The grid: The greatest obstacle to a future of renewable power?

Introduction

Renewable energy projects face multiple challenges: new and sometimes unproven technologies, supply chain disruption, delays to regulatory permits, concerns over environmental impact – the list goes on. However, it has become clear that, while each form of renewable energy asset has its own unique grid capacity requirements which in turn can vary region-by-region, achieving connection to the grid is, as the International Energy Agency asserts, often the “weak link” in getting these projects off the ground.

In this article, we explore some of the fundamental issues with the existing grid infrastructure in the UK, (but which are consistent with challenges in countries globally) and explain how these factors can serve as a major bottleneck to incorporating renewable energy into the existing system. We describe some of the strategies being deployed to break this bottleneck before outlining a number of key considerations for parties involved in renewable energy projects.

Grid instability

The existing grid technology was built for the world of fossil fuels which generate dispatchable power that can be adjusted when demand exceeds baseload levels and reduced when demand drops. The grid was not designed to integrate the intermittent power supply generated by wind and solar projects and the system fluctuations that they cause.

Alongside developing advanced grid control systems, one of the strategies the industry is leveraging to overcome this challenge is direct connection to the transmission network, rather than to a local distribution network. By way of example, the Larks Green 49.9 MW solar project near Bristol recently became the first operational co-located solar and BESS project to connect directly to National Grid’s transmission network. This marks a significant milestone in the advancement of grid technology in the UK. Co-locating solar projects with a battery energy storage system also balances the intermittency of the energy produced by accumulating surplus energy during periods of peak power generation and then releasing this into the grid when demand is high.

Utility-scale battery storage assets are becoming an increasingly important feature of the renewable energy market, both in the UK and aboard, as they serve as an effective support function for the grid. Whilst a major overhaul of existing grid infrastructure will likely be necessary in the near future in order to deal with the proliferation of renewable generation in the electricity mix, battery storage offers stability to the system in the immediate short term.

Transmission constraints

A further challenge is imposed by transmission constraints. The existing infrastructure was designed to cater for the transmission of electricity from far fewer, larger power plants with grid forming capability and is struggling to keep pace with the proliferation of dispersed, intermittent renewables projects, many of which do not provide grid forming capability and all of which require connection. Existing grid infrastructure is concentrated around cities and industrial centers, reflecting a concentrated electricity demand. Conversely, due to space requirements and the need to optimize conditions for harnessing natural resources, renewable projects are typically located in greenbelt areas which are often remote to the existing grid infrastructure.

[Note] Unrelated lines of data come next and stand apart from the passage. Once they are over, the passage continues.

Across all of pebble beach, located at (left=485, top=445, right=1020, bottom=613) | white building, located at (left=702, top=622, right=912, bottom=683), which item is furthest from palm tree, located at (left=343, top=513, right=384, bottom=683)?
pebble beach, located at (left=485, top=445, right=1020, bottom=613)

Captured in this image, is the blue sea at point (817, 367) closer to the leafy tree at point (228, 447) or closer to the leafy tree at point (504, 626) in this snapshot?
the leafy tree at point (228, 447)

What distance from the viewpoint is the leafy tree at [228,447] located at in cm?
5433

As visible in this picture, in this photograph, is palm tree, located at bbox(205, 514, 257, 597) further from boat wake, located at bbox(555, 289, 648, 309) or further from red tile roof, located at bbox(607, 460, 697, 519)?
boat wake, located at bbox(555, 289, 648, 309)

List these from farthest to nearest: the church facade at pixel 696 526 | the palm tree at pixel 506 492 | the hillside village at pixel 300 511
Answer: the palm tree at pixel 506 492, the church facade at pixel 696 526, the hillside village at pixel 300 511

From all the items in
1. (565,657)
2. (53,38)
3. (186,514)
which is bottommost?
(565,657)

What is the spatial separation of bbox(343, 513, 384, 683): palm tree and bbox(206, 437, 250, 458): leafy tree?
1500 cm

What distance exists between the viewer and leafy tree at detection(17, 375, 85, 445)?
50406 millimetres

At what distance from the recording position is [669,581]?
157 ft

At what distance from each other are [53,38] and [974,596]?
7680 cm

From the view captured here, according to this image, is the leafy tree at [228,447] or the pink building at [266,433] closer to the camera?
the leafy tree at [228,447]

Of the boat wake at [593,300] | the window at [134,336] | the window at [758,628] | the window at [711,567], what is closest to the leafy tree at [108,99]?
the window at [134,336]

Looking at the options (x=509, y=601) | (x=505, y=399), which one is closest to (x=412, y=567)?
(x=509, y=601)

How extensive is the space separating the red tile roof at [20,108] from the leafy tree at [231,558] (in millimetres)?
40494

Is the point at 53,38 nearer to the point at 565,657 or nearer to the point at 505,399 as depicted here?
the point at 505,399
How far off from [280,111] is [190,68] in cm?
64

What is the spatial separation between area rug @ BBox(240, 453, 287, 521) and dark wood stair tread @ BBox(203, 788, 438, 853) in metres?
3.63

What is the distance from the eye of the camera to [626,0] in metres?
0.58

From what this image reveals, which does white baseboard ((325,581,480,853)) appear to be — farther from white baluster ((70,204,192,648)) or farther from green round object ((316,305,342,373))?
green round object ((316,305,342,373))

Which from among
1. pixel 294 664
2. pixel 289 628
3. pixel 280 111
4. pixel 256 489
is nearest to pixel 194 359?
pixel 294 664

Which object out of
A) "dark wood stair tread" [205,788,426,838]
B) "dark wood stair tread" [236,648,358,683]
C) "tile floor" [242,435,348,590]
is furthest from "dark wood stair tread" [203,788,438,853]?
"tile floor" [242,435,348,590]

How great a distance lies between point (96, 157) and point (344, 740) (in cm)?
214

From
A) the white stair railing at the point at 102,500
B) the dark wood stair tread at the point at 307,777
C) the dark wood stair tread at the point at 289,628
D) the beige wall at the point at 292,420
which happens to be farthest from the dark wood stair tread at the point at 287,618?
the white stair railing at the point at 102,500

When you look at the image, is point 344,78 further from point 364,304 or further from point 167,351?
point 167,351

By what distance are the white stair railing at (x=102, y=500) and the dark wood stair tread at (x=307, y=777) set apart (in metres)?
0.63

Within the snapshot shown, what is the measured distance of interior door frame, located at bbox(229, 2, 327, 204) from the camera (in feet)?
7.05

As a result, the transmission lines required to connect renewable projects to load centers need to span long distances and cross varied terrain as well as comply with various environmental and regulatory requirements. Navigating these regulatory, technical, and environmental hurdles can cause significant delays to renewable projects.

Bottlenecks

Aging grid infrastructure is also creating substantial bottlenecks for renewable projects. While this is a global phenomenon, with wait times in the US estimated at around five years, the UK has the longest queue to connect to the electricity grid of any country in Europe. According to research by Bloomberg New Energy Finance, there are about 100 GW worth of electricity projects in the UK waiting for connection, with predictions of decade-long wait times.

Currently, renewable energy developers are shouldering much of the cost of the transmission works and grid upgrades required for their projects to connect to the grid.

Investment, both public and private, will therefore be key to addressing these challenges. National Grid’s ‘Pathway to 2030’ which aims to deliver £54bn worth of investment to facilitate the connection of approximately 23 GW of offshore wind by 2030, is a step in the right direction, however, some argue that this does not go far enough when considering that the Government aims to achieve a decarbonized electricity system by 2035.

Conclusion

Until grid infrastructure is significantly developed, interconnection queues reduced and capacity increased, it is vital for parties to renewable projects to carefully cater to the risk of grid-related delays, as well as increased costs, in their contracts. Investment in building out grid infrastructure is critical and has become an industry focus around the world, increasingly with government sponsorship. For proponents of projects, contractual provisions should outline both respective responsibilities and liabilities, as well as including realistic timelines (as well as expectations) acknowledging potential grid capacity issues. Contractual foresight can assist in mitigating disputes, protecting parties’ interests and, ultimately, ensuring the successful commissioning of a project.